If you think home renovations are a headache, consider risk assessment at the Environmental Protection Agency. The process of determining the health risk of chemicals is often long, expensive, full of indecision, and fraught with politics. This morning, the National Academies' National Research Council released a major report giving EPA some advice.
A poster child of problems with risk assessment is a long-delayed report on trichloroethylene (TCE), an industrial solvent linked to cancer. The Department of Defense, which faces huge bills to clean up facilities contaminated with TCE, has objected to EPA's draft assessments. One way to speed up the process, according to the panel, would be to get stakeholders and policymakers involved at the earliest stages of the assessment, then let staff scientists do their work without any interference. This "ground-breaking governance" is intended to:
... focus the assessment on the relevant questions, discourage political interference or pre-determined policy biases, and promote senior-level oversight of the timeliness, relevance, and impact of decision-making.
The panel also makes technical suggestions.
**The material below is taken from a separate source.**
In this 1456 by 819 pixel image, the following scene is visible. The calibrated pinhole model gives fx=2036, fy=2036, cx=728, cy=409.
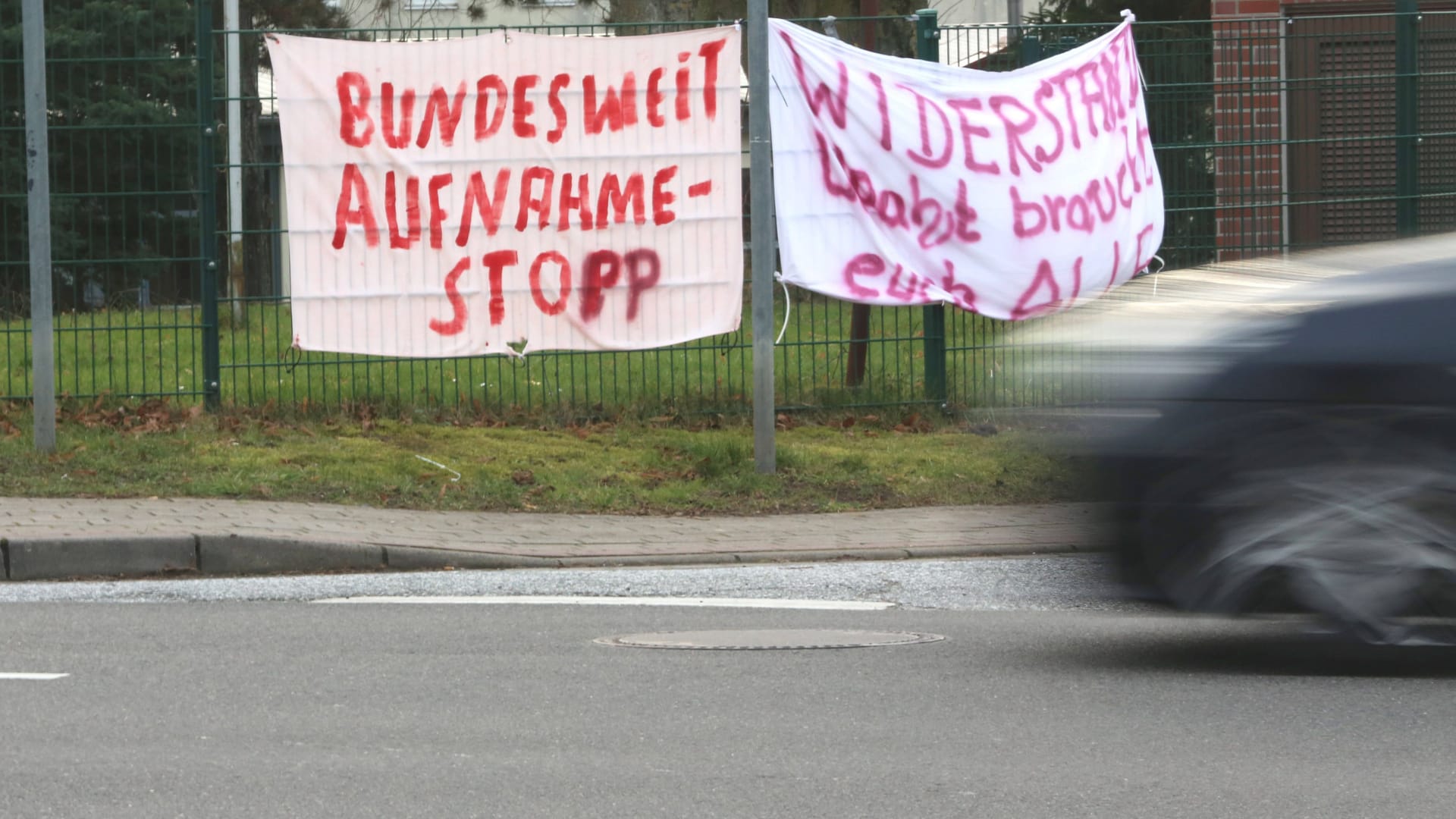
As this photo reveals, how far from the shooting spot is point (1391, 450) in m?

One major change would be the approach for calculating dose-response, the relationship between the amount of a chemical and the health effect. Instead of trying to find a threshold below which the chemical is safe for everyone, the panel recommends that EPA consider the harm to vulnerable populations. Jennifer Sass, a toxicologist with the Natural Resources Defense Council in Washington, D.C., likes the idea. "This would be a great advancement in risk assessment, though really just keeps up with scientific advancements," she told ScienceInsider in an email.
What may be more difficult to implement is the new process. The committee said in a statement:
EPA's current institutional structure and level of resources may pose a challenge to implementation of the report's recommendations, which are equivalent to major transformations in the agency's culture.
The report urges EPA to start slowly with demonstration projects to see how the process works and to check that policymakers "do not inappropriately influence the scientific conduct of risk assessments."